We couldn’t have said it better ourselves. We’re living in a special time; we have the compute, funding, and expertise to augment wide swaths of knowledge work using foundation models (also referred to as large language models or LLMs in NLP use cases). But despite their near-magical characteristics, foundation models aren’t yet ready for primetime. They are still held back from practical usage due to a variety of technical constraints.
State of the World Today
Before we get into the weeds, let’s cover what makes foundation models, well, foundational.
Emergent behavior. As parameter count and training data volume scale, LLMs exhibit new behaviors implicitly. In-context learning, which enables LLMs to perform lightly specialized tasks based on user input rather than a full fine-tuning process, is an example. Previous generations of NLP models were tightly coupled to tasks. LLMs have powerful generalized capabilities, including code completion, pattern recognition, dialogue, jokes, translation, search, and more. We expect to discover new behaviors as new models and training techniques are tested.

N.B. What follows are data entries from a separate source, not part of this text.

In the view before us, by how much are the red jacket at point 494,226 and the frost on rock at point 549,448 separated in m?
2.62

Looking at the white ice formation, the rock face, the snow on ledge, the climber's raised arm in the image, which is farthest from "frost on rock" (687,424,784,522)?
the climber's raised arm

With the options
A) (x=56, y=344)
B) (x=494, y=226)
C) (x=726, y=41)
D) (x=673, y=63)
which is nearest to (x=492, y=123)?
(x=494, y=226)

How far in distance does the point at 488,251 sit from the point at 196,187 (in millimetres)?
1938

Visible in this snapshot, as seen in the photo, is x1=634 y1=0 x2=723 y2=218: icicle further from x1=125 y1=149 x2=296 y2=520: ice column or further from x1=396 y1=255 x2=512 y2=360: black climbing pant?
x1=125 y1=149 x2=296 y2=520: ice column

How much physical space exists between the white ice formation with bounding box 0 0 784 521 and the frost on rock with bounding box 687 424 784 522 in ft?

Ease of use. In a classic supervised learning process, data engineers and data scientists collaborate to ETL, label, curate, and featurize data before training and generating inferences. Companies like OpenAI and Stability.ai host pre-trained models, enabling users to generate inferences without data wrangling or training. Self-supervised learning makes this possible, where various words are withheld from a sentence and the model is expected to predict the missing word.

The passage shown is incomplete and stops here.